Exercise aim >> Copy the data below verbatim, keeping every line and its wording unchanged.

── Recorded information

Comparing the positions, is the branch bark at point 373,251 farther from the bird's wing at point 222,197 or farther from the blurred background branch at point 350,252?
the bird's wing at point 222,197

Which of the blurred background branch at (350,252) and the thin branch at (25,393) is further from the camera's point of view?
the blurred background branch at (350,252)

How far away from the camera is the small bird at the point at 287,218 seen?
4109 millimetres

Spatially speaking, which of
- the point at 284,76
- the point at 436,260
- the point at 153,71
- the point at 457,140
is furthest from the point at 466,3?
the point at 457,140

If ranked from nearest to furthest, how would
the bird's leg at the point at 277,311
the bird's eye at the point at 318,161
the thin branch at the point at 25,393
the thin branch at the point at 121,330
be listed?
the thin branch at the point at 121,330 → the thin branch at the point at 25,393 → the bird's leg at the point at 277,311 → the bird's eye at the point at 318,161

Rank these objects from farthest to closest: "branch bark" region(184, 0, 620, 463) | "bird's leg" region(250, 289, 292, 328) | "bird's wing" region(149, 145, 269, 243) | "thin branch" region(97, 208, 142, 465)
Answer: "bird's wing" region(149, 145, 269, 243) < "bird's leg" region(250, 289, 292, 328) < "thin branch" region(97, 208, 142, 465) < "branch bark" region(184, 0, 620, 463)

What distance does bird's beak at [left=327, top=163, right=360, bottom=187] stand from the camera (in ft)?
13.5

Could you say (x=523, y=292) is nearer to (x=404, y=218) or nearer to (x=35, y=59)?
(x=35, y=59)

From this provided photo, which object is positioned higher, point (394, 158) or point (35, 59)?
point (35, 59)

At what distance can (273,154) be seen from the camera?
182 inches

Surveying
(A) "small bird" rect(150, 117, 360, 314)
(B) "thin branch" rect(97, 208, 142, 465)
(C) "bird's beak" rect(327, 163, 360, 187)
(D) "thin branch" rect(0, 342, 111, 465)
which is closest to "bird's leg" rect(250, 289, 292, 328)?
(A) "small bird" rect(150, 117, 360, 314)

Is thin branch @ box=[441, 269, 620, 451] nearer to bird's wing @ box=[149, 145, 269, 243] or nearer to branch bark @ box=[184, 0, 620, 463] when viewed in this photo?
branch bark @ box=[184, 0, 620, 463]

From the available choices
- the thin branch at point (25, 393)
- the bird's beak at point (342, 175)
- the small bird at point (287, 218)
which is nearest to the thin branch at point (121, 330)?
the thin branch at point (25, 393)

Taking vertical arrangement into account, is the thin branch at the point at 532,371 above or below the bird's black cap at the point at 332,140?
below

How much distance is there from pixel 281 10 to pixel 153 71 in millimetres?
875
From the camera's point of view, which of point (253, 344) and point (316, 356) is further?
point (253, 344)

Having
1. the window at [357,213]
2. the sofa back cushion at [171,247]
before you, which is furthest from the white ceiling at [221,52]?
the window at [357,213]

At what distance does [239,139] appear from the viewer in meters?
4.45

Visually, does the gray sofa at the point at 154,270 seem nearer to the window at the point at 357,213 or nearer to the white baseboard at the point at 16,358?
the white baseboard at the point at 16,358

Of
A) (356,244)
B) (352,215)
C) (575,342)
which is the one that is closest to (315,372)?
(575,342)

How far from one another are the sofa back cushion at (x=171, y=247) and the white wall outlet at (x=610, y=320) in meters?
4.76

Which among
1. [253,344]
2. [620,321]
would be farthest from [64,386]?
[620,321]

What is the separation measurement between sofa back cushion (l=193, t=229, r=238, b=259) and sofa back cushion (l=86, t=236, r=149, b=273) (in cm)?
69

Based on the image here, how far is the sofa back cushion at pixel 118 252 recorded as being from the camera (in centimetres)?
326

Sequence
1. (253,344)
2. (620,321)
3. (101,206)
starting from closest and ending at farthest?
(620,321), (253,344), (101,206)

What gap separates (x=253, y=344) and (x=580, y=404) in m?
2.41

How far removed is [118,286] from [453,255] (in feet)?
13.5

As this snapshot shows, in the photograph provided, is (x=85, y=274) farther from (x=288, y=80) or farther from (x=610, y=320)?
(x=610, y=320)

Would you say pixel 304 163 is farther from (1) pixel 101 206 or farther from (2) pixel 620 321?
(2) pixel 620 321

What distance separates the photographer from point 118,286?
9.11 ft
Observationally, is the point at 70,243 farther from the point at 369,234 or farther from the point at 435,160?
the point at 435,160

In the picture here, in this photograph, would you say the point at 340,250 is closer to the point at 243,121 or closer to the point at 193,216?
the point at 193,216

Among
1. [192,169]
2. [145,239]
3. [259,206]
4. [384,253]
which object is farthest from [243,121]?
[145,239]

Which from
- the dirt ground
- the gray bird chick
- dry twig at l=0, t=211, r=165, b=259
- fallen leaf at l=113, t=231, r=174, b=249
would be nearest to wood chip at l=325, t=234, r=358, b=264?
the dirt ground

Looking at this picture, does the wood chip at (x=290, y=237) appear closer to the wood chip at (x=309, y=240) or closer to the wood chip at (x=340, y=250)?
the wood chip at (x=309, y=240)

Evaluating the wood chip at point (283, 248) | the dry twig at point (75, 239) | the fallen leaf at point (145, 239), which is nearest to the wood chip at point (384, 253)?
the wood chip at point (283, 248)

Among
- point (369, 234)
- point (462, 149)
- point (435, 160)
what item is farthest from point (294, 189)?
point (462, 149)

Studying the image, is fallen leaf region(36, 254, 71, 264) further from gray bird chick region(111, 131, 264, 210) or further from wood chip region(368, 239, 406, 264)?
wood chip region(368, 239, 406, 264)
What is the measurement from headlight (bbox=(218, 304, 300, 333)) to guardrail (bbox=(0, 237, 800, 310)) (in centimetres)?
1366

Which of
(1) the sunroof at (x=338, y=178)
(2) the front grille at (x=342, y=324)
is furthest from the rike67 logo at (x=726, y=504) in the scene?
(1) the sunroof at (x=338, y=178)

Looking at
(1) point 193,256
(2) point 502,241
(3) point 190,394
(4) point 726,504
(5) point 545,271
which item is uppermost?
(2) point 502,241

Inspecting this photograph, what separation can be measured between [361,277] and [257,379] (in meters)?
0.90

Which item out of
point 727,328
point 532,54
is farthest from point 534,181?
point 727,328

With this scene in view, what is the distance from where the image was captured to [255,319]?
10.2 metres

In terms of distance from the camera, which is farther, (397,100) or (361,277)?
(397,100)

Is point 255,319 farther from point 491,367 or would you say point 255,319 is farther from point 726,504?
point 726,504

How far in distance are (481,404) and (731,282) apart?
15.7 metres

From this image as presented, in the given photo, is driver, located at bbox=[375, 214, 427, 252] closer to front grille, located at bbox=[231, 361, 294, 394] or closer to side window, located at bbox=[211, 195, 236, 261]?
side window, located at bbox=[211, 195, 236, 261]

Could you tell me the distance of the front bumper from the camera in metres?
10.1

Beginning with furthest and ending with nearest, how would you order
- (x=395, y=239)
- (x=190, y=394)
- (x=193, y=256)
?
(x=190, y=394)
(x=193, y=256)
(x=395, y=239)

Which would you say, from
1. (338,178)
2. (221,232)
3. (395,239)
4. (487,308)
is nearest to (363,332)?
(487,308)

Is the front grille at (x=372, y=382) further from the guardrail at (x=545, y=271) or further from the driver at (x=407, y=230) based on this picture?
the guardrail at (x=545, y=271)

────

Solution for this task >>
Comparing the positions, is the branch bark at point 373,251 farther from the bird's wing at point 222,197 or farther from the blurred background branch at point 350,252?
the bird's wing at point 222,197

Which of the blurred background branch at (350,252) and the thin branch at (25,393) is further from the camera's point of view?
the blurred background branch at (350,252)

How far away from the camera is the small bird at the point at 287,218 seen?
4109 millimetres

Spatially speaking, which of
- the point at 284,76
- the point at 436,260
- the point at 153,71
- the point at 457,140
is furthest from the point at 466,3?
the point at 457,140

If ranked from nearest to furthest, how would
the bird's leg at the point at 277,311
the bird's eye at the point at 318,161
the thin branch at the point at 25,393
the thin branch at the point at 121,330
be listed?
the thin branch at the point at 121,330 → the thin branch at the point at 25,393 → the bird's leg at the point at 277,311 → the bird's eye at the point at 318,161

Rank these objects from farthest to closest: "branch bark" region(184, 0, 620, 463) | "bird's leg" region(250, 289, 292, 328) | "bird's wing" region(149, 145, 269, 243) | "thin branch" region(97, 208, 142, 465)
Answer: "bird's wing" region(149, 145, 269, 243) < "bird's leg" region(250, 289, 292, 328) < "thin branch" region(97, 208, 142, 465) < "branch bark" region(184, 0, 620, 463)

What distance does bird's beak at [left=327, top=163, right=360, bottom=187] stand from the camera (in ft)?
13.5

Could you say (x=523, y=292) is nearer to (x=404, y=218) or nearer to (x=35, y=59)?
(x=35, y=59)

From this provided photo, which object is positioned higher, point (394, 158) or point (35, 59)?
point (35, 59)

At what distance can (273,154) be seen from the camera?
182 inches

Surveying
(A) "small bird" rect(150, 117, 360, 314)
(B) "thin branch" rect(97, 208, 142, 465)
(C) "bird's beak" rect(327, 163, 360, 187)
(D) "thin branch" rect(0, 342, 111, 465)
which is closest to "bird's leg" rect(250, 289, 292, 328)?
(A) "small bird" rect(150, 117, 360, 314)

Is thin branch @ box=[441, 269, 620, 451] nearer to bird's wing @ box=[149, 145, 269, 243] or nearer to branch bark @ box=[184, 0, 620, 463] when viewed in this photo?
branch bark @ box=[184, 0, 620, 463]

From the available choices
- the thin branch at point (25, 393)
- the bird's beak at point (342, 175)
- the small bird at point (287, 218)
which is nearest to the thin branch at point (121, 330)?
the thin branch at point (25, 393)

Taking vertical arrangement into account, is the thin branch at the point at 532,371 above or below the bird's black cap at the point at 332,140?
below

How much distance is there from pixel 281 10 to pixel 153 71 in millimetres?
875
From the camera's point of view, which of point (253, 344) and point (316, 356) is further?
point (253, 344)

Having
1. the window at [357,213]
2. the sofa back cushion at [171,247]
before you, which is furthest from the white ceiling at [221,52]?
the window at [357,213]

At what distance does [239,139] appear from the viewer in meters?
4.45

Visually, does the gray sofa at the point at 154,270 seem nearer to the window at the point at 357,213 or nearer to the white baseboard at the point at 16,358?
the white baseboard at the point at 16,358

Of
A) (356,244)
B) (352,215)
C) (575,342)
which is the one that is closest to (315,372)?
(575,342)

How far from one another are the sofa back cushion at (x=171, y=247) and the white wall outlet at (x=610, y=320) in meters?
4.76

Which among
1. [253,344]
2. [620,321]
would be farthest from [64,386]?
[620,321]

What is the separation measurement between sofa back cushion (l=193, t=229, r=238, b=259) and sofa back cushion (l=86, t=236, r=149, b=273) (in cm)?
69

Based on the image here, how far is the sofa back cushion at pixel 118 252 recorded as being from the camera (in centimetres)?
326

Sequence
1. (253,344)
2. (620,321)
3. (101,206)
starting from closest and ending at farthest?
(620,321), (253,344), (101,206)

What gap separates (x=253, y=344) and (x=580, y=404) in m?
2.41

How far removed is [118,286] from [453,255] (in feet)?
13.5

As this snapshot shows, in the photograph provided, is (x=85, y=274) farther from (x=288, y=80) or farther from (x=610, y=320)?
(x=610, y=320)

Would you say pixel 304 163 is farther from (1) pixel 101 206 or farther from (2) pixel 620 321?
(2) pixel 620 321

What distance separates the photographer from point 118,286?
9.11 ft
Observationally, is the point at 70,243 farther from the point at 369,234 or farther from the point at 435,160?
the point at 435,160

In the picture here, in this photograph, would you say the point at 340,250 is closer to the point at 243,121 or closer to the point at 193,216?
the point at 193,216

Among
1. [192,169]
2. [145,239]
3. [259,206]
4. [384,253]
which object is farthest from [243,121]?
[145,239]

Which from
- the dirt ground
- the gray bird chick
- dry twig at l=0, t=211, r=165, b=259
- fallen leaf at l=113, t=231, r=174, b=249
would be nearest to wood chip at l=325, t=234, r=358, b=264?
the dirt ground

Looking at this picture, does the wood chip at (x=290, y=237) appear closer to the wood chip at (x=309, y=240) or closer to the wood chip at (x=340, y=250)?
the wood chip at (x=309, y=240)

Evaluating the wood chip at point (283, 248) | the dry twig at point (75, 239) | the fallen leaf at point (145, 239), which is nearest to the wood chip at point (384, 253)?
the wood chip at point (283, 248)

Among
- point (369, 234)
- point (462, 149)
- point (435, 160)
what item is farthest from point (294, 189)?
point (462, 149)

Studying the image, is fallen leaf region(36, 254, 71, 264) further from gray bird chick region(111, 131, 264, 210) or further from wood chip region(368, 239, 406, 264)?
wood chip region(368, 239, 406, 264)
What is the measurement from headlight (bbox=(218, 304, 300, 333)) to guardrail (bbox=(0, 237, 800, 310)) (in centimetres)?
1366

Which of
(1) the sunroof at (x=338, y=178)
(2) the front grille at (x=342, y=324)
is furthest from the rike67 logo at (x=726, y=504) in the scene?
(1) the sunroof at (x=338, y=178)

Looking at
(1) point 193,256
(2) point 502,241
(3) point 190,394
(4) point 726,504
(5) point 545,271
which item is uppermost?
(2) point 502,241

Inspecting this photograph, what separation can be measured between [361,277] and [257,379] (in meters)?
0.90

Which item out of
point 727,328
point 532,54
is farthest from point 534,181?
point 727,328

With this scene in view, what is the distance from where the image was captured to [255,319]?
10.2 metres

In terms of distance from the camera, which is farther, (397,100) or (361,277)?
(397,100)

Is point 255,319 farther from point 491,367 or would you say point 255,319 is farther from point 726,504?
point 726,504

How far in distance are (481,404) and (731,282) apart?
15.7 metres

From this image as presented, in the given photo, is driver, located at bbox=[375, 214, 427, 252] closer to front grille, located at bbox=[231, 361, 294, 394] or closer to side window, located at bbox=[211, 195, 236, 261]?
side window, located at bbox=[211, 195, 236, 261]

Could you tell me the distance of the front bumper from the camera in metres?
10.1

Beginning with furthest and ending with nearest, how would you order
- (x=395, y=239)
- (x=190, y=394)
- (x=193, y=256)
?
(x=190, y=394)
(x=193, y=256)
(x=395, y=239)

Which would you say, from
1. (338,178)
2. (221,232)
3. (395,239)
4. (487,308)
is nearest to (363,332)?
(487,308)

Is the front grille at (x=372, y=382) further from the guardrail at (x=545, y=271) or further from the driver at (x=407, y=230) based on this picture?
the guardrail at (x=545, y=271)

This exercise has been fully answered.